### EXTRACT TO READ
┌──
Editor’s Note: This is a piece I wrote some months ago for a publication that ended up ghosting me after we worked together on a final draft. First time that’s happened. I’ve been too immersed in our ongoing constitutional collapse to figure that all out and get this posted.
But even during times of crisis, technological progress can still continue, as it did during cataclysms like the Great Depression and World War II, and it’s worth reminding ourselves of that. As you will see, this story is also closely connected to our current policy on immigration.
Between when I wrote this and now, John Deere did a big unveiling of its autonomous vehicles at the 2025 Consumer Electronics Show. See an update about that here.—RWT
There has been a lot of talk in the tech world for the last decade about the need to innovate with atoms instead of bits. But what about dirt?
The technology industry tends to be dominated by college-educated urbanites who think in terms of what can be done with a microprocessor. There has been a recent push to apply more innovation to the gritty world of heavy industry. But less attention has been paid to technological progress in agriculture. After all, if heavy industry seems like the world of our 20th Century past, agriculture seems like the world of the 19th Century.
Yet new technology is already transforming how our food is grown, and without much fanfare, agritech has been advancing at least as quickly as other more attention-grabbing innovations.
Let’s put it this way: The self-driving tractor will be available for purchase by the general public before the self-driving car—and just in time, perhaps, to head off a serious crisis in agriculture.
The Internet of Cows
Drones might be used increasingly in war and for entertainment—but probably their most practical use is on the farm. The need is obvious: farms are big and sprawling, and getting information on the state of crops and soil requires a lot of traveling back and forth. Why not do it with drones, instead?
└──
### DATA EXTRACT
┌──
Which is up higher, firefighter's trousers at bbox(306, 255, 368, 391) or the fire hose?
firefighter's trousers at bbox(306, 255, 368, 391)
└──
### TO DO
a - From the farm technology essay, write out word for word the passage that begins with "The Internet of" and ends with "with drones, instead?".
b - Answer these questions using the farm technology essay:
(i) At which event did John Deere unveil its autonomous vehicles?
(ii) Which vehicle does the essay say will be available to the general public first, the self-driving tractor or the self-driving car?
(iii) Under the heading "The Internet of Cows," where does the essay say drones probably have their most practical use?

### REPLIES
a -
The Internet of Cows
Drones might be used increasingly in war and for entertainment—but probably their most practical use is on the farm. The need is obvious: farms are big and sprawling, and getting information on the state of crops and soil requires a lot of traveling back and forth. Why not do it with drones, instead?

b -
(i) The 2025 Consumer Electronics Show.
(ii) The self-driving tractor.
(iii) On the farm.